Firstly, it’s important to understand the context. Companies can fail much faster today: competition is fiercer and wider, technology is changing faster, starting a company is less expensive, and customer tastes are more fluid — all leaving legacy companies without the luxury of time in which to figure out how to more effectively compete against upstarts.

At the same time, the risks of rapid innovation done poorly have never been greater: social media and communities quickly amplify failings, making brand reputation essential for customer trust.

Yet innovation remains key to survival, and today’s powerhouses are those willing to adopt and wield the latest technology, to entrench it within their business, to innovate from the bottom up.

If we look back at the last 20 years, we can see a number of strategies that didn’t work because they didn’t take this approach, the most obvious of which is the ‘corporate innovation centre’. By its very nature, it separates innovation from the rest of the company. It may be held internally either as a golden egg or an ugly sister, it doesn’t matter. It immediately tells everyone else within the company that innovation is something they don’t have to think about. Innovation needs to be embedded within the entire culture, and nurtured by people who have a genuine connection, and the freedom to form partnerships and share ideas as part of a meritocracy.

So how has the innovation game changed?

While the world may feel unrecognisable, there are six basic changes within the marketplace that legacy companies fail to recognise, and which hampers their ability to innovate.

  1. The shift in power from seller to buyer – made possible by the wealth of online information and user reviews about every product and company, which has decimated brand loyalty. Businesses need to prove they are the best choice to every consumer, every time they buy.
  2. Diminished influence of brand – linked to my previous point, buyers no longer look to brand for assurance about quality or value, meaning they are more willing to buy from less well-known brands – so long as their reputation is good. Reputation, however, can be destroyed in a single tweet.
  3. ‘Leaky’ intellectual capital – movement of experts between companies tied in with the sheer pace of change means it is very difficult for intellectual property  to be defined and established, eroding the very concept of a product having competitive advantage or a unique selling point.
  4. Accelerated product development cycles – putting process-laden legacy companies at a distinct disadvantage against their nimbler upstart  competitors.
  5. Using technology shifts to open new markets – or more specifically a willingness for companies to open into partnerships and collaborations with global competitors, common amongst upstarts , whereas legacy firms tend to cling to a ‘Not Invented Here’ approach.
  6. How we communicate has changed – and this changes everything. Information travels like wildfire across multiple channels, but ownership of the content of those channels, their responsibilities with regards the accuracy of that data, and control over who has access to it, remain some of the most politically charged areas of contention in the world today.

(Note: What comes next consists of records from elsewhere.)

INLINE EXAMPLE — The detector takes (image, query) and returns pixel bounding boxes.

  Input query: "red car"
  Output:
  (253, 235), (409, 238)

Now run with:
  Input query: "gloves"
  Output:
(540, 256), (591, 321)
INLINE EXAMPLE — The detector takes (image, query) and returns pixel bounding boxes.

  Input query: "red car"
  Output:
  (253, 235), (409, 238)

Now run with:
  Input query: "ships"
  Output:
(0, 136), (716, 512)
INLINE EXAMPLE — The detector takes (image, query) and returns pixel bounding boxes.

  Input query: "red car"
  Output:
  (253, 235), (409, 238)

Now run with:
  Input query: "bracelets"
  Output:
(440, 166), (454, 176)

Of course, some things haven’t changed. Failure may be trumpeted as an example of determination, but it is seldom rewarded. Risk-taking generally attracts penalties – especially in large corporates which are dominated by the opinion of their investors – who have a very low tolerance for failure, preferring constant, predictable results. That, however, means stasis – the very opposite of innovation.

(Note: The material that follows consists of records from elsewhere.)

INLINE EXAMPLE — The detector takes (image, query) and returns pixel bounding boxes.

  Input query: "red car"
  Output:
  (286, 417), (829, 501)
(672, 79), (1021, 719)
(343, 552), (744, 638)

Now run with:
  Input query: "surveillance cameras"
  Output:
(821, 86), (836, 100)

So how can businesses, especially legacy ones, create the right conditions for innovation?

It comes back to people and corporate culture – and how innovation needs to be entrenched throughout it, from the bottom all the way to the top. From the workforce standpoint, it means access to space, time, distance, diversity of perspective as well as accountability.  From an executive perspective, it is all about achieving a strategic – and political - balance: enabling the right level of risk taking within the organisation without compromising the business.